Certain gene products, such as tRNA molecules, rRNA molecules, ribosomal proteins,
RNA polymerase components (polypeptides), and other enzymes catalyzing metabolic
processes that are frequently referred to as cellular “housekeeping” functions, are essential
components of almost all living cells. Genes that specify products of this type are continually
being expressed constitutively and frequently referred to as constitutive genes.

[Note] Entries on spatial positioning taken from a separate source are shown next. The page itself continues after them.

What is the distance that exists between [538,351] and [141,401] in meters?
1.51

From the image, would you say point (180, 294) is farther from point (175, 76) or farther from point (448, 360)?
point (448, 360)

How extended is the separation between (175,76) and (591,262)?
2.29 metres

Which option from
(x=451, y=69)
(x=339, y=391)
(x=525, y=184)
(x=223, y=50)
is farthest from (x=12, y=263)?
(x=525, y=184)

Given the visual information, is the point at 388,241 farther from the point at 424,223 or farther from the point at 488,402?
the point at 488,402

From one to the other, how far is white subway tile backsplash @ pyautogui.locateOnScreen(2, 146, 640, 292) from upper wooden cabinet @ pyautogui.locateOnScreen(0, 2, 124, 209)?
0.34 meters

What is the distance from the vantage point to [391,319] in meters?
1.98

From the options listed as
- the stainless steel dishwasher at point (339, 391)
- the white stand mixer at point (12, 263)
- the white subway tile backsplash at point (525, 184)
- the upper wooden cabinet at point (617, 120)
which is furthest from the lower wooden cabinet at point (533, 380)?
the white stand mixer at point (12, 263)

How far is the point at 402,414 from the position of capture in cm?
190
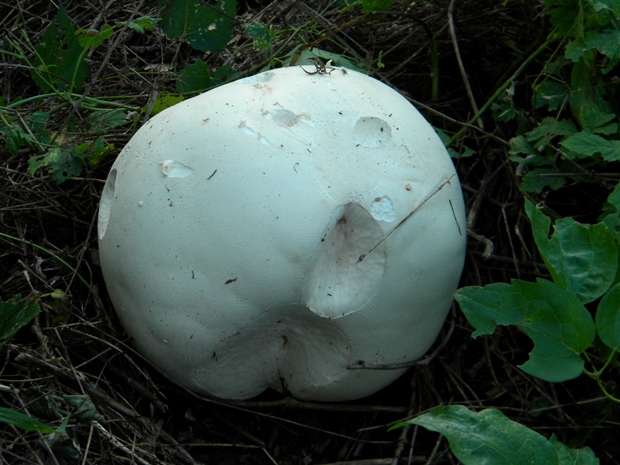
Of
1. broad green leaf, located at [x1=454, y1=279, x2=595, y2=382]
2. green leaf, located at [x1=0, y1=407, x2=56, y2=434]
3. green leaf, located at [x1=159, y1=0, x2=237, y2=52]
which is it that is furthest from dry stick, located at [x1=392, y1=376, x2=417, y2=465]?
green leaf, located at [x1=159, y1=0, x2=237, y2=52]

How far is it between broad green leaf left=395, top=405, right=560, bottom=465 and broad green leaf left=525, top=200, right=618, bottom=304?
348 mm

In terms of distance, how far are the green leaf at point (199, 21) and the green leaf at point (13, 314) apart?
3.44ft

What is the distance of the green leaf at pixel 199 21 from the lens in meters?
2.40

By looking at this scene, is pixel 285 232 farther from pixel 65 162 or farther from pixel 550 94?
pixel 550 94

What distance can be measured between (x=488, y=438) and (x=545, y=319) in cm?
29

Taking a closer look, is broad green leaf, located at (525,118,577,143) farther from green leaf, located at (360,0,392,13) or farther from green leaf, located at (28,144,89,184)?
green leaf, located at (28,144,89,184)

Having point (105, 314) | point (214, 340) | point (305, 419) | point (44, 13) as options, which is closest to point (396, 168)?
point (214, 340)

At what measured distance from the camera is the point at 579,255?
1583 millimetres

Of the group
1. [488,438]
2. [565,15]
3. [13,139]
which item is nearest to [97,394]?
[13,139]

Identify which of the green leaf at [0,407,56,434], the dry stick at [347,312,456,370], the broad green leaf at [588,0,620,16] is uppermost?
the broad green leaf at [588,0,620,16]

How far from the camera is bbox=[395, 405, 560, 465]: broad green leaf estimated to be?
1.36 m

Other gene products are needed for cell growth only under certain environmental
conditions. Constitutive synthesis of such gene products would clearly be wasteful, using
energy that could otherwise be utilized for more rapid growth and reproduction under the
existing environmental conditions. The evolution of regulatory mechanisms that would
provide for the synthesis of such gene products only when and where they were needed
would clearly provide oeganisms possessing these regulatory mechanisms with a selective
advantage over organisms lacking these mechanisms. This undoubtedly explains why
presently existing organisms, including the “primitive” bacteria and viruses, exhibit highly
developed and very efficient mechanisms for the control of gene expression.

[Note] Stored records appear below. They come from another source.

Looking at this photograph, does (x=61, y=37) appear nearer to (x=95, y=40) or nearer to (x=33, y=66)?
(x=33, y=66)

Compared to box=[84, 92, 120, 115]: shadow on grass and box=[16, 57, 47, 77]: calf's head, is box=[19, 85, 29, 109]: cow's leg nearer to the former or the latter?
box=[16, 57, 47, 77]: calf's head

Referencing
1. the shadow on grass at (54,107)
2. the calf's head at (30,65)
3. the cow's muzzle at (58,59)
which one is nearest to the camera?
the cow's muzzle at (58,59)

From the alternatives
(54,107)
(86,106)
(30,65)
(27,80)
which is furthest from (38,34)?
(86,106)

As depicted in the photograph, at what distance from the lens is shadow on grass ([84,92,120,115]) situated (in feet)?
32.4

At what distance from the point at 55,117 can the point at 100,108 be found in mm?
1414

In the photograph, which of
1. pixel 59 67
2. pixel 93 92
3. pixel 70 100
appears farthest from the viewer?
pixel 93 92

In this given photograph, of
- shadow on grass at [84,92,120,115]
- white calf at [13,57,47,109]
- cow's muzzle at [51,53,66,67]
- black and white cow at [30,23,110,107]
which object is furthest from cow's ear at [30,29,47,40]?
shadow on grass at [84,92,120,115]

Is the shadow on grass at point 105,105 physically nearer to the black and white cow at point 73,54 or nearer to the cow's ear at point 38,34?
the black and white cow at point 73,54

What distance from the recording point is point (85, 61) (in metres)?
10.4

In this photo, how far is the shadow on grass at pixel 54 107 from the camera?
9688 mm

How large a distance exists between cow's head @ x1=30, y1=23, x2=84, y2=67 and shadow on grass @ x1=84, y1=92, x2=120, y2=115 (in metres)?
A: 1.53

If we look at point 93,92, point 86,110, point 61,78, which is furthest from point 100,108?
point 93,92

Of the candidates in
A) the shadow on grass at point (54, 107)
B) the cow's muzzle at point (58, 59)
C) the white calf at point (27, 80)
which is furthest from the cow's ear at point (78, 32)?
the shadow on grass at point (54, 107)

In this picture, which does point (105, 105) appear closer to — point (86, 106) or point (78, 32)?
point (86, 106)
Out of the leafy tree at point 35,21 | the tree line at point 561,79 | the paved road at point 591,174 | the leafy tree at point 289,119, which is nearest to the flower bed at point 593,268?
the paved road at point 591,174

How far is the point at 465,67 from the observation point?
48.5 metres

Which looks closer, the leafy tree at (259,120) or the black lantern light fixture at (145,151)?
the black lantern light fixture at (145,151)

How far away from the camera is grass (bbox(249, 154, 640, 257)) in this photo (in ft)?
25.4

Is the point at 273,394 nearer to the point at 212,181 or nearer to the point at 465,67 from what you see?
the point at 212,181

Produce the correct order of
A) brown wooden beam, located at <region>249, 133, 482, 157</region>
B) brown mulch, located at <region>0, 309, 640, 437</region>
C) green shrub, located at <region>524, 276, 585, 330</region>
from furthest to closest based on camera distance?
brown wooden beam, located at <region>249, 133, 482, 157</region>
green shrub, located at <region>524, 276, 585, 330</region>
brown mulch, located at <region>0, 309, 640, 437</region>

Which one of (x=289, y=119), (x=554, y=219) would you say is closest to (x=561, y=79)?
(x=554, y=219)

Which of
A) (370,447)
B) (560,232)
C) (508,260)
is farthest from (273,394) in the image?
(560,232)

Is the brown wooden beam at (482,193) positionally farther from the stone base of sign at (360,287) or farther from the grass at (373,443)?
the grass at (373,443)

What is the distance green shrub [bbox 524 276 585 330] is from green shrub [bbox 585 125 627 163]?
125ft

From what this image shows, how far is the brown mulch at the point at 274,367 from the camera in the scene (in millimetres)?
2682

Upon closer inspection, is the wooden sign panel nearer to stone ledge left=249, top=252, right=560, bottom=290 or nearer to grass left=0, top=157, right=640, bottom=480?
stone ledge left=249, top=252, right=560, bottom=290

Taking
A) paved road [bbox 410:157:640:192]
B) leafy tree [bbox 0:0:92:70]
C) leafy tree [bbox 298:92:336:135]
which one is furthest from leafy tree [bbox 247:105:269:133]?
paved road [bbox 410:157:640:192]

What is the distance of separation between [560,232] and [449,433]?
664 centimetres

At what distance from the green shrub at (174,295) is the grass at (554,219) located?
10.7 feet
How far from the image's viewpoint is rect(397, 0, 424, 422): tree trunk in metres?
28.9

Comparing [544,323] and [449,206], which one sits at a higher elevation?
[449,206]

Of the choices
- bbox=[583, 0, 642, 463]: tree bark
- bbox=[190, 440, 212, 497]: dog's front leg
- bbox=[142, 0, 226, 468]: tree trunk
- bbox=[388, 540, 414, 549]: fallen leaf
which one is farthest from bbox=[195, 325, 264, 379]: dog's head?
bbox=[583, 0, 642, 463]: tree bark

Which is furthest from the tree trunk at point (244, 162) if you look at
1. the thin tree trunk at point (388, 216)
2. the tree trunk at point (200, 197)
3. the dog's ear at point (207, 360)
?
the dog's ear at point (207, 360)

Eschericia coli and most other bacteria are capable of growth using any one of several
carbohydrates (e.g., glucose, sucrose, galactose, arabinose, and lactose) as an energy source.
If glucose is present in the environment, it will be preferentially metabolized by E. coli cells.
In the absence of glucose, however, E. coli cells can grow very well on other carbohydrates.
Cells growing in medium containing the sugar lactose, for example, as the sole carbon source
synthesize two enzymes, β-galactosidase and β-galactoside permease, that are uniquely
required for the catabolism of lactose. (A third enzyme, β-galactoside transacetylase, is also
synthesized. It has know metabolic function, however.) β-galactosidase cleaves lactose into
glucose and galactose, and β-galactoside permease pumps β-galactosides into the cell.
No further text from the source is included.